QUESTIONS TO ANSWER:
A - In the passage about Tsunoda-san's hotel, what did he recently receive from people in the neighborhood, and what will be done with it?
B - Resume the passage about Tsunoda-san's hotel, picking up right after its final sentence.

TEXT BLOCK:
────────────────────

Room size varies, but regardless of size, the price point is especially appealing if you are on a budget. Western or Japanese-style, all rooms also come with a private toilet. Affordable breakfast and dinner options can also be added to your stay, but Tsunoda-san says he prefers if people go out to eat and support the various businesses in the area.
The years spent under the shadow of the pandemic were especially difficult, Tsunoda-san explains. With a complete halt in visitors from abroad, and restrictions on movement across prefectures during the periods of State of Emergency restrictions, the importance of local community support became all the more apparent.
Tsunoda-san decided that since everyone was going through a difficult time, and the rooms at the hotel were completely available anyway, he would offer use of the rooms for free.
When he posted on the offer on the hotel’s SNS, he was met with a surprising outpour of support. Most locals actually didn’t know that there was a hotel in the area, and since traveling far distances was difficult at the time, people took advantage of the offer. Families came to stay as a way to get away from their regular environment, people who lived far from their workplace stayed at the hotel to cut down on travel time.
“I didn’t expect anything back, I truly just wanted to do something at a time where everything came to a stop and everyone was going through a hard time. But the people that came to stay insisted on giving back by eating at the restaurant, for example,” Tsunoda-san explains. Even now, after things have returned to some semblance of normal, people in the neighborhood still bring offerings of good will. Just the other day, he received a box of yuzu that will be floated in the shared bath located on the first floor, yet another part of the hotel that is reminiscent of its ryokan roots.

────────────────────

LISTED RECORDS:
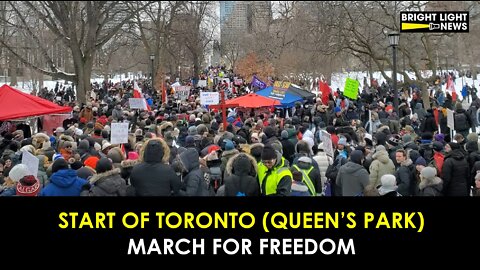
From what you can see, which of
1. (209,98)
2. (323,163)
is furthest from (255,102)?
(323,163)

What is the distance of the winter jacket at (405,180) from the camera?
297 inches

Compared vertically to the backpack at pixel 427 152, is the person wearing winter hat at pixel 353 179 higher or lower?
lower

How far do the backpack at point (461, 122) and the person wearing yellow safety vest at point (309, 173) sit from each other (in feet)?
24.2

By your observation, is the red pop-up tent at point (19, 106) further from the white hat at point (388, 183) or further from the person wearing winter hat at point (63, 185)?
the white hat at point (388, 183)

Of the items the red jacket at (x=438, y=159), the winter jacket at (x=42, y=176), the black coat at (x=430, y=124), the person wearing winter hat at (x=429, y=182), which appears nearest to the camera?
the person wearing winter hat at (x=429, y=182)

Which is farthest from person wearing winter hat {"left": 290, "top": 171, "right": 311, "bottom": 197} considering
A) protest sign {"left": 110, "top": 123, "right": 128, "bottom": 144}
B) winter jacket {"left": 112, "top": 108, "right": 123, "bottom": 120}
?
winter jacket {"left": 112, "top": 108, "right": 123, "bottom": 120}

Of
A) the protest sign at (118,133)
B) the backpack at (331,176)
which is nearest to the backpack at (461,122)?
the backpack at (331,176)

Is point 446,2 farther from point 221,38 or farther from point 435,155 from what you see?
point 221,38

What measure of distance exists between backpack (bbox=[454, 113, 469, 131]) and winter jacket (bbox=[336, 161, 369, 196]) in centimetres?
745

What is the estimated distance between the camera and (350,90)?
721 inches

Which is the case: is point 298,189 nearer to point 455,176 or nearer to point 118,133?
point 455,176

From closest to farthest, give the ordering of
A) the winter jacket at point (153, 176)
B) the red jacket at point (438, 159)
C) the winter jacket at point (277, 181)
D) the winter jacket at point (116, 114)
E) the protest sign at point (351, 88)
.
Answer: the winter jacket at point (153, 176) → the winter jacket at point (277, 181) → the red jacket at point (438, 159) → the winter jacket at point (116, 114) → the protest sign at point (351, 88)

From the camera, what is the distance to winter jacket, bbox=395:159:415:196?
7539 millimetres

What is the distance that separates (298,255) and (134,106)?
13.3m
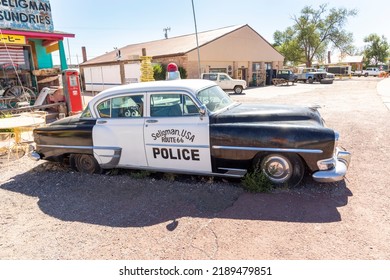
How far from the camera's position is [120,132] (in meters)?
4.60

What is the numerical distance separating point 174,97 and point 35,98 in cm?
1022

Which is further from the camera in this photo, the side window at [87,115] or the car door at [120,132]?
the side window at [87,115]

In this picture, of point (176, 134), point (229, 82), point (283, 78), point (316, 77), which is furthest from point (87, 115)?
point (316, 77)

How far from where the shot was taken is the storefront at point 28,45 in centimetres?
1038

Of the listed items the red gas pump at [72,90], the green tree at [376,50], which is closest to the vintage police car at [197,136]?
the red gas pump at [72,90]

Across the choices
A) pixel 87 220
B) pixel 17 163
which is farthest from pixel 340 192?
pixel 17 163

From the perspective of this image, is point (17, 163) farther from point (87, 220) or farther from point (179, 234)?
point (179, 234)

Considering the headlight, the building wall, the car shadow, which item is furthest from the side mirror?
the building wall

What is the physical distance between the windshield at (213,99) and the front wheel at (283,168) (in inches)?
46.0

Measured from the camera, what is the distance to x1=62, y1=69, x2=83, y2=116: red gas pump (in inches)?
396

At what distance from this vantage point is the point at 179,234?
10.4ft

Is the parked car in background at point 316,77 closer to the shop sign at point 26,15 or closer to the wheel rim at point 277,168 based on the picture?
the shop sign at point 26,15

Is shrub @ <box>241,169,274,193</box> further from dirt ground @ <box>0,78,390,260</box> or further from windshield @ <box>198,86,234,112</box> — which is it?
windshield @ <box>198,86,234,112</box>

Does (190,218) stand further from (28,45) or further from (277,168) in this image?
(28,45)
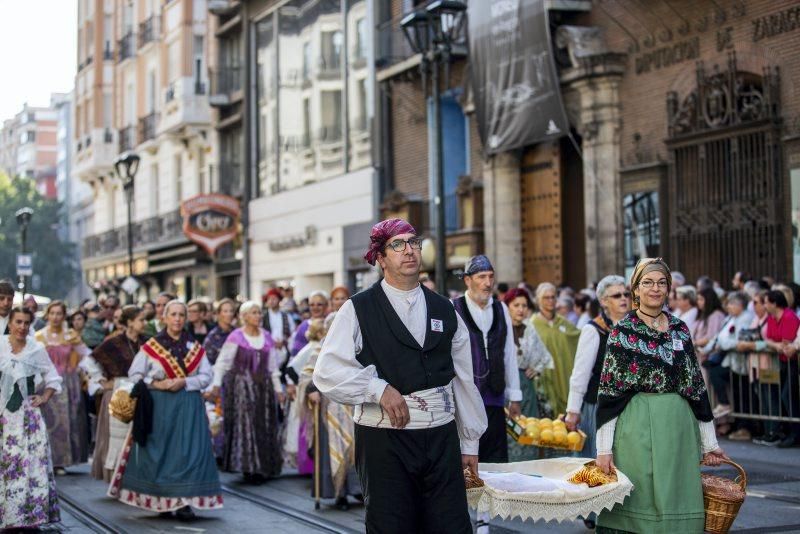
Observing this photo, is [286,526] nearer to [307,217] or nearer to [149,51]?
[307,217]

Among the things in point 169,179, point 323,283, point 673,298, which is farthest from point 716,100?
point 169,179

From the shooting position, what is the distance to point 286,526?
35.6 feet

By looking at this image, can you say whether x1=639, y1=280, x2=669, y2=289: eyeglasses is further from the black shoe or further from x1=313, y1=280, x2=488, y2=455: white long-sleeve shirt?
the black shoe

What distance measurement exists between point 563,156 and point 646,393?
18034 millimetres

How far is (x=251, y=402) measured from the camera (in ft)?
46.9

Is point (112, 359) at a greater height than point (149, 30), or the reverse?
point (149, 30)

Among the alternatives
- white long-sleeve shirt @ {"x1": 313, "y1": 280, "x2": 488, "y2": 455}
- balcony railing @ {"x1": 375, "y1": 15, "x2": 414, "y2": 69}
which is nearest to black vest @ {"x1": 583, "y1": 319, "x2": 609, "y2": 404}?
white long-sleeve shirt @ {"x1": 313, "y1": 280, "x2": 488, "y2": 455}

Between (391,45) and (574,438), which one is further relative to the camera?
(391,45)

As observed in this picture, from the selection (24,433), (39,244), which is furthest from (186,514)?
(39,244)

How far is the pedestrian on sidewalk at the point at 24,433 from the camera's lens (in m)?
10.7

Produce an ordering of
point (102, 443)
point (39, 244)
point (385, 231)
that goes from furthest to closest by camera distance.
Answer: point (39, 244) → point (102, 443) → point (385, 231)

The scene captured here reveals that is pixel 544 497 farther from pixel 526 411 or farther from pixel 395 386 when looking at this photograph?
pixel 526 411

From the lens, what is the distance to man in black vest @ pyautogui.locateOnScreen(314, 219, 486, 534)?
6.43m

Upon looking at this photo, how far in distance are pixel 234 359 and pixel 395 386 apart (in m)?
7.81
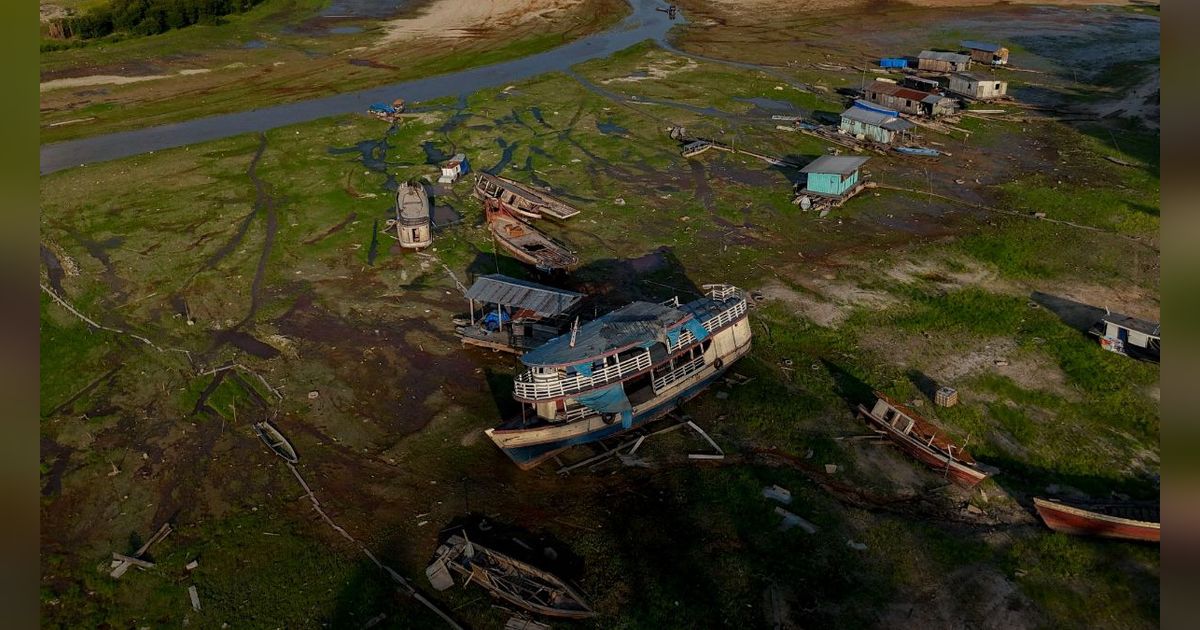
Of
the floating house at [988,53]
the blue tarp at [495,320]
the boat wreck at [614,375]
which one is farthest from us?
the floating house at [988,53]

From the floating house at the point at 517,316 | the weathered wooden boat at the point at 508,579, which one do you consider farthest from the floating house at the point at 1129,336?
the weathered wooden boat at the point at 508,579

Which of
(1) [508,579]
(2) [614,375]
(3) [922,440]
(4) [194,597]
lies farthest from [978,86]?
(4) [194,597]

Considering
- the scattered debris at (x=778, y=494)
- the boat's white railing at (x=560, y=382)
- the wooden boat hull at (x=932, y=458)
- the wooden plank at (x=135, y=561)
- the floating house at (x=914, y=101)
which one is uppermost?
the floating house at (x=914, y=101)

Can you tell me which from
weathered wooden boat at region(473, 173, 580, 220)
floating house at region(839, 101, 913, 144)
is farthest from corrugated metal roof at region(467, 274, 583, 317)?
floating house at region(839, 101, 913, 144)

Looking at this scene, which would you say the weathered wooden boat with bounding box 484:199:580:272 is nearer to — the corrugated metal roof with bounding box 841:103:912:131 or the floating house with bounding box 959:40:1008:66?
the corrugated metal roof with bounding box 841:103:912:131

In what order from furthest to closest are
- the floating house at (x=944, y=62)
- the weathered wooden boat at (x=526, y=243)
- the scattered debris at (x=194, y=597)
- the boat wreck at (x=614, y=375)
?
the floating house at (x=944, y=62), the weathered wooden boat at (x=526, y=243), the boat wreck at (x=614, y=375), the scattered debris at (x=194, y=597)

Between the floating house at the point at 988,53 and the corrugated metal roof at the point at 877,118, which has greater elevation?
the floating house at the point at 988,53

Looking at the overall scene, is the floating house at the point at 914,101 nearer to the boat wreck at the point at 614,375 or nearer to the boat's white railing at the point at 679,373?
the boat wreck at the point at 614,375

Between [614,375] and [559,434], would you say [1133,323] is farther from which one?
[559,434]
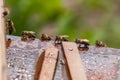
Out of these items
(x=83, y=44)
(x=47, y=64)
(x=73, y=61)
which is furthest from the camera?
(x=83, y=44)

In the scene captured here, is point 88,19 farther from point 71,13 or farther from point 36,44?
point 36,44

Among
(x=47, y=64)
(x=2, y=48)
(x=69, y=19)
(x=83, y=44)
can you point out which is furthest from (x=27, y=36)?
(x=69, y=19)

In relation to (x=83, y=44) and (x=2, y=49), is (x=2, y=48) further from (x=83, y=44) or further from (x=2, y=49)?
(x=83, y=44)

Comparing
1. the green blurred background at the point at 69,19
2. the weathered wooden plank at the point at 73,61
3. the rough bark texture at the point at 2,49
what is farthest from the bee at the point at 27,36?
the green blurred background at the point at 69,19

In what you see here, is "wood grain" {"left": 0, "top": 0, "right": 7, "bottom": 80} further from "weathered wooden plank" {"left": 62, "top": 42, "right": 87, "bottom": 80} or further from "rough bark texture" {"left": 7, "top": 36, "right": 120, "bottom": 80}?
"weathered wooden plank" {"left": 62, "top": 42, "right": 87, "bottom": 80}

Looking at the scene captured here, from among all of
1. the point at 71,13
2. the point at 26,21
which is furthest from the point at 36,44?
the point at 71,13

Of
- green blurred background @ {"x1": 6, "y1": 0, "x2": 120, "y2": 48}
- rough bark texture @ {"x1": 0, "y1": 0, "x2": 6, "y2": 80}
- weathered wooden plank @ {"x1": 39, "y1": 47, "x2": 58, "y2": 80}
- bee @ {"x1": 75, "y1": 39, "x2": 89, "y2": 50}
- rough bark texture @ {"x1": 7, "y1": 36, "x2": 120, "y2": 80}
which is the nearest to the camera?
rough bark texture @ {"x1": 0, "y1": 0, "x2": 6, "y2": 80}

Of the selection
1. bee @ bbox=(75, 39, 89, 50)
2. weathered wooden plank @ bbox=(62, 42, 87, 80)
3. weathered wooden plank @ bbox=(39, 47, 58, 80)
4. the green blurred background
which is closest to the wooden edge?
weathered wooden plank @ bbox=(39, 47, 58, 80)
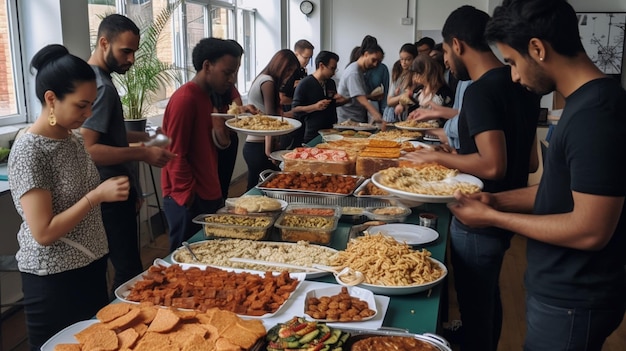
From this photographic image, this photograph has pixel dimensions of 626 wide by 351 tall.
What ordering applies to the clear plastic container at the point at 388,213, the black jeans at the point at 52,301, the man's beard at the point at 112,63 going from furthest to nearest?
the man's beard at the point at 112,63 → the clear plastic container at the point at 388,213 → the black jeans at the point at 52,301

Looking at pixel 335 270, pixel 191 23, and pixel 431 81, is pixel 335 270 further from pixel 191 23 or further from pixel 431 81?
pixel 191 23

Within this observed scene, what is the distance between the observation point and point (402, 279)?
1557mm

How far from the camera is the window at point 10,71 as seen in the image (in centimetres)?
324

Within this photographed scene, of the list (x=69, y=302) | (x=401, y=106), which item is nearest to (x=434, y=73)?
(x=401, y=106)

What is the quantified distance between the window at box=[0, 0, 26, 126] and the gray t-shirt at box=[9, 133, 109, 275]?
6.34ft

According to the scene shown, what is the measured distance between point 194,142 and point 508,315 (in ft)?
6.61

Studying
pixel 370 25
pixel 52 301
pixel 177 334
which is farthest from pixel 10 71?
pixel 370 25

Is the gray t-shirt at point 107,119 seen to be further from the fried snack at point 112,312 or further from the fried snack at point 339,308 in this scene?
the fried snack at point 339,308

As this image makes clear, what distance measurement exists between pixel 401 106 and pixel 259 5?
11.8 ft

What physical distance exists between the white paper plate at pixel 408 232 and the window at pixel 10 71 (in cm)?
246

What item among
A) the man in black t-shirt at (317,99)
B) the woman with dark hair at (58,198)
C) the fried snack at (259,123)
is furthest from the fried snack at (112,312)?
the man in black t-shirt at (317,99)

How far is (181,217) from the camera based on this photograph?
234 centimetres

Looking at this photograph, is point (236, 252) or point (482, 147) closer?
point (236, 252)

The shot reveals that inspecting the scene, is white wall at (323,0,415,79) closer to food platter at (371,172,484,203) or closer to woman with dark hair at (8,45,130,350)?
food platter at (371,172,484,203)
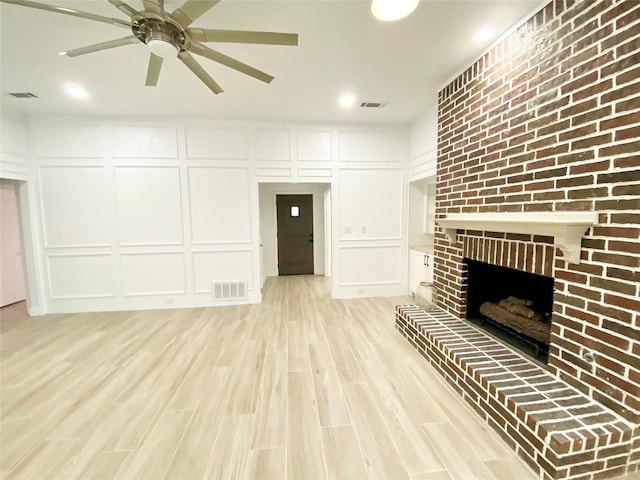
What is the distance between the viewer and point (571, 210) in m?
1.60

────────────────────

SOLVED PROBLEMS:
A - He received a box of yuzu, which will be floated in the shared bath on the first floor.

B -
The rooms are simple and compact, yet offer everything one needs for a comfortable stay. One of the rooms even looks out onto a small garden, which is actually built on the roof of the floor below it. Each room is equipped with a small refrigerator and Wi-Fi is available throughout the building, and of course a yukata to be worn to the shared bath on the first floor.
The various signs throughout the lobby and even on the walls of the restaurant offering ishiyaki-imo, ramune, and ama-zake, a popular sweet drink made from fermented rice, are all part of Tsunoda-san’s endeavors to provide various things—nothing is off the table for consideration. All these are available for take-out, as well as yaki-imo ice cream and even grilled fish, not a service that you would usually find offered by a hotel. Even the elevator features a menu of available drinks, both alcoholic and non. An on-call massage reservation is also available, offered by a near-by massage clinic.
The availability so many add-on options to choose from gives me an almost theme-park-like sense of excitement as I look through the various items on the list.
When asked about the unusual hotel take-out menu, Tsunoda-san explains, “Even grilled fish can be troublesome to make at home, the whole house will smell of fish and people have a lot less time for things like that now, so I thought offering grilled fish to take home was something that would be appealing to people.” While he’s worked for a large hotel chain in the past, this ability of a privately-run hotel to be flexible and freely offer any type of service to the guests is one of the things that appealed to Tsunoda-san the most. “The distance between staff and guest is much closer,” he remarks.
Even if it’s not on the menu, you can bet Tsunoda-san and the staff at Sumisho Hotel will do their best to provide.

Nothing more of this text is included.